Set exercise 1:
Decide whether each statement below agrees with the passage about Franklin Fowler. Answer yes or no for each, and quote the words of the passage that decide it.
(a) Fowler served in the Boston pilot service for twenty-five years.
(b) Fowler was captain of the pilot boat Hattie L. Curtis.
(c) Fowler and Beatrice B. Gurney had two children.
Set exercise 2: Please copy the passage about Franklin Fowler word for word, starting with "Franklin Fowler, (January" and going on through "Hattie L. Curtis.".
Set exercise 3: Write what comes next in the biography of Franklin Fowler, picking up after its last sentence.

Passage to read:
Franklin Fowler, (January 16, 1842January 25, 1902) was a 19th-century American Boston maritime pilot. He went with his father to California to become a pilot. He returned to Boston and became one of the oldest and best known pilots in the Boston service, serving for twenty-five years. He was captain of the pilot boat Florence. In 1888, he received an award from the Massachusetts Humane Society for rescuing the crew from the barque Hattie L. Curtis.

Early life

Captain Franklin "Frank" Fowler was born in Charlestown, Massachusetts, on January 16, 1842. He is the son of Captain James Lawrence Fowler (1799 – 1885), of Main, and Louisa Jane Lincoln. His uncle, William C. Fowler was a well known Boston pilot. Fowler graduated from the John Eliot School in the North End. He was married to Beatrice B. Gurney and had three children. They divorced in October 1895 with a trial that attracted a lot of attention.

Records shown:
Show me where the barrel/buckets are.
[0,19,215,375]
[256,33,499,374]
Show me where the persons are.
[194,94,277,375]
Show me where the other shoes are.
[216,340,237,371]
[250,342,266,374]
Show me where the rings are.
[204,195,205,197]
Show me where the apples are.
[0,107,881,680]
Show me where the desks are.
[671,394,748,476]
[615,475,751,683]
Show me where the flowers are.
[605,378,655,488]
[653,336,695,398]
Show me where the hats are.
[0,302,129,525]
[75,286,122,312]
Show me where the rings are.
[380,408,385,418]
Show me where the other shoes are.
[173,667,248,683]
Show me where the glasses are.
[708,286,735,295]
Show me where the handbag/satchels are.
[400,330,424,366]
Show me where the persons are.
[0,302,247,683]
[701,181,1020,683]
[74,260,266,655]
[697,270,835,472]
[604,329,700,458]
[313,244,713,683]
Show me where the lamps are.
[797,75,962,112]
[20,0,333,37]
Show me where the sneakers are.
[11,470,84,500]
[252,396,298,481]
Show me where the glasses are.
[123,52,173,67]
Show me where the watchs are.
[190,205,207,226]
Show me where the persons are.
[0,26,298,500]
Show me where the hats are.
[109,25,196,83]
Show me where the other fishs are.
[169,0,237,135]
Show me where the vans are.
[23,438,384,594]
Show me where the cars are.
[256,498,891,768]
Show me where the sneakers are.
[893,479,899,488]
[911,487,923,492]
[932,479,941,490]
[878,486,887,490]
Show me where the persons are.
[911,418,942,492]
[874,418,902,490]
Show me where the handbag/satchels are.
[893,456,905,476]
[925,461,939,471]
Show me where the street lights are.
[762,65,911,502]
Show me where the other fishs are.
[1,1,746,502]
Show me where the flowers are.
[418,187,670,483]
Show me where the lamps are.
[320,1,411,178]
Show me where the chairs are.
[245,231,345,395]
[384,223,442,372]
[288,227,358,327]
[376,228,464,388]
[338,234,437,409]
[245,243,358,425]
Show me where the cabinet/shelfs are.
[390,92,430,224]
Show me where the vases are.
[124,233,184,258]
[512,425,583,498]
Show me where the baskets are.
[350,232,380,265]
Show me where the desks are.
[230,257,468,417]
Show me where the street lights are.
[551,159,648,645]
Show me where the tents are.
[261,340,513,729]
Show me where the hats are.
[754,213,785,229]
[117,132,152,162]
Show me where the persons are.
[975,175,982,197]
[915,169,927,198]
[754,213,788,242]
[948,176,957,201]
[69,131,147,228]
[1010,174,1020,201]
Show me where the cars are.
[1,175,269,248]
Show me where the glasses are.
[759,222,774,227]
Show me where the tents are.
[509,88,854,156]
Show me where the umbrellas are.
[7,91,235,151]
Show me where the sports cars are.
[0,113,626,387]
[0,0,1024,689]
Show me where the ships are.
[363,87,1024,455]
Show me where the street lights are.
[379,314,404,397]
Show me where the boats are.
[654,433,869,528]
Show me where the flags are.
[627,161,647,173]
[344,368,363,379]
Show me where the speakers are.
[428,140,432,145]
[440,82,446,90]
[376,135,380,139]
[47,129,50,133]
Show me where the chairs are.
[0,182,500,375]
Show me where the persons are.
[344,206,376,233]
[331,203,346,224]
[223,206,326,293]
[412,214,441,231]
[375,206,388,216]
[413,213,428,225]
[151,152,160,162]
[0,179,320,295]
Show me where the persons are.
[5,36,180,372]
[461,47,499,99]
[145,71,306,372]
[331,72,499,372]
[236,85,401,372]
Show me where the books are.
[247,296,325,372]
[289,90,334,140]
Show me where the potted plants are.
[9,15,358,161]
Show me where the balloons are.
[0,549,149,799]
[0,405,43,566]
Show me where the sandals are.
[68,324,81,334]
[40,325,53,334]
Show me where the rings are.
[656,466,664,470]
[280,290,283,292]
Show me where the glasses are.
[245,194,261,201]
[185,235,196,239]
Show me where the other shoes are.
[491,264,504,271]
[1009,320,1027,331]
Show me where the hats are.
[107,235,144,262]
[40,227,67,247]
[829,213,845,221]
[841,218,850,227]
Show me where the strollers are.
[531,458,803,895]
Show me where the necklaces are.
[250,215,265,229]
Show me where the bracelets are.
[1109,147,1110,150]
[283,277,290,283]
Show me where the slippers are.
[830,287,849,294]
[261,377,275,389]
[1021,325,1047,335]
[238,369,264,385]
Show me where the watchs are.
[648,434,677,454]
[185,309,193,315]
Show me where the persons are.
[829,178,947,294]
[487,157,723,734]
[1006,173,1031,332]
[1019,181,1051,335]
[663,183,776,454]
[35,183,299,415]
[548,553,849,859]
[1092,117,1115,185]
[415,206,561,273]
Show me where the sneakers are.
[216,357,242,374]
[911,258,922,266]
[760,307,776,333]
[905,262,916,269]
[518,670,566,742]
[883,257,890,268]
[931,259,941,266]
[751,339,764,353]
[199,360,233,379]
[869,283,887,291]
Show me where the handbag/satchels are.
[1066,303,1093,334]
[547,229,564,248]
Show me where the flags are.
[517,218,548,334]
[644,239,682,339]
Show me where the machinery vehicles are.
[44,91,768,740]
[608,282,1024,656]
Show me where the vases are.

Final result 1:
(a) Yes: "serving for twenty-five years"
(b) No: "He was captain of the pilot boat Florence."
(c) No: "had three children"

Final result 2:
Franklin Fowler, (January 16, 1842January 25, 1902) was a 19th-century American Boston maritime pilot. He went with his father to California to become a pilot. He returned to Boston and became one of the oldest and best known pilots in the Boston service, serving for twenty-five years. He was captain of the pilot boat Florence. In 1888, he received an award from the Massachusetts Humane Society for rescuing the crew from the barque Hattie L. Curtis.

Final result 3:
In 1859, at age 17, Fowler went to San Francisco, California, on the pilot boat Dancing Feather, with his father during the gold rush fever. He went into the California pilot service at this time. He later proceeded to the coast of Mexico, where he searched for the three-masted steamship SS Yankee Blade that sank and was able to raise four boxes of treasure from the sunken vessel, which amounted to $70,000.

Career

In 1869, Fowler returned to Boston after his trip out west with his father and joined the Boston pilot service. He served twenty-five years on the pilot boats Hesper, Minvera, Florence, and Liberty. The Florence, was built in 1867 from a model by Dennison J. Lawlor for William C. Fowler. The vessel had a reputation for being fast under sail and had a long career in the Boston service.

The Massachusetts Humane Society awarded Fowler and George W. Lawler a bronze medal, while severing on the Hesper, for the rescue of four of the crew from the Barque Hattie L. Curtis on September 26, 1888. The Curtis sank in heavy weather and the crew had taken safety on a raft before being picked up by the Hesper.

On July 17, 1895, friends of pilots Fowler and George W. Lawler were on the pilot boat Hesper, No. 5, when it went down the bay to Nantucket island for an annual excursion.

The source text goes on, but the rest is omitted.